Lots of commentators — like my old friend Nicholas Carr, for example – have bemoaned the rise of the Internet, and before that television, arguing that these evil distractions have shortened our attention spans and caused us to become digital idiots, capable of only the briefest moments of focus. Email, too, has come in for its share of blame and experts have recommended that you schedule it, or ration it, or avoid it altogether.
But all of this handwringing is missing the real point. It’s not that we’re becoming dumber, it’s rather that the object of our focus has changed. In one way, we’re actually getting smarter – much, much smarter.
Here’s what’s going on. Society – work, entertainment, and the arts – have been shifting from print to visual at a rapidly accelerating rate over the past half-century years. In the past decade, with the rise of broadband and the Internet, the shift has moved into high gear.
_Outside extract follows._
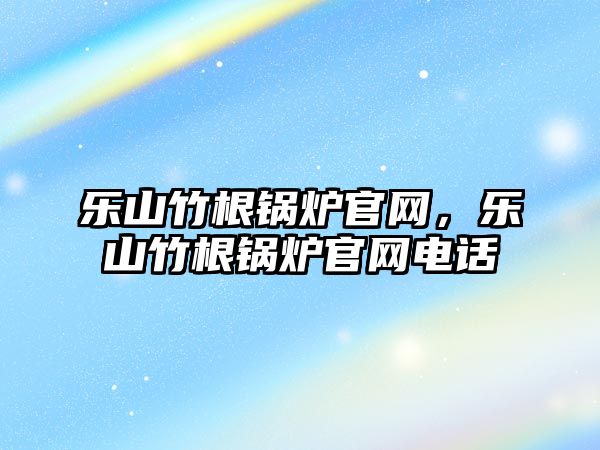 乐山竹根锅炉官网，乐山竹根锅炉官网电话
We’re only just beginning to learn how to create, present, and absorb information in visual terms. We’re like the first producers and readers of books as they became mass-producible with the advent of the printing press. Eventually, the press led to all sorts of novel ways to present printed information, and even art forms such as the novel.
Now we’re in the same early stages of the visual information explosion. YouTube is primitive, but powerful. Our ability to absorb visual information is accelerating rapidly. If you compare video – and movies – of the last few years with a movie from the 1940s, the difference in visual density and pacing is astonishing.
We’re learning a new language and a new medium. We can now handle visual shortcuts and codes that would have baffled us even 20 years ago. If you need proof of this, compare a TV show from the 70s to one today. That difference in pacing alone is remarkable.
And it’s simply not true that the Internet has caused us to be unable to handle longer forms of information and entertainment. Whatever you may think of Lost, or 24, or Homeland, the fact remains that these are long-form stories and require the viewer to be able to keep track of plot lines and characters every bit as complicated and dense as, say, Charles Dickens’ Bleak House. The difference is that the former are visually presented whereas the latter is print-based.
So the next time someone tells you that the Internet is making us stupid, respond that our visual syntax and grammar is more sophisticated than it has ever been. Print, maybe, is going away. But video is here to stay, and is rapidly becoming more and more powerful a medium of storytelling and information-sharing.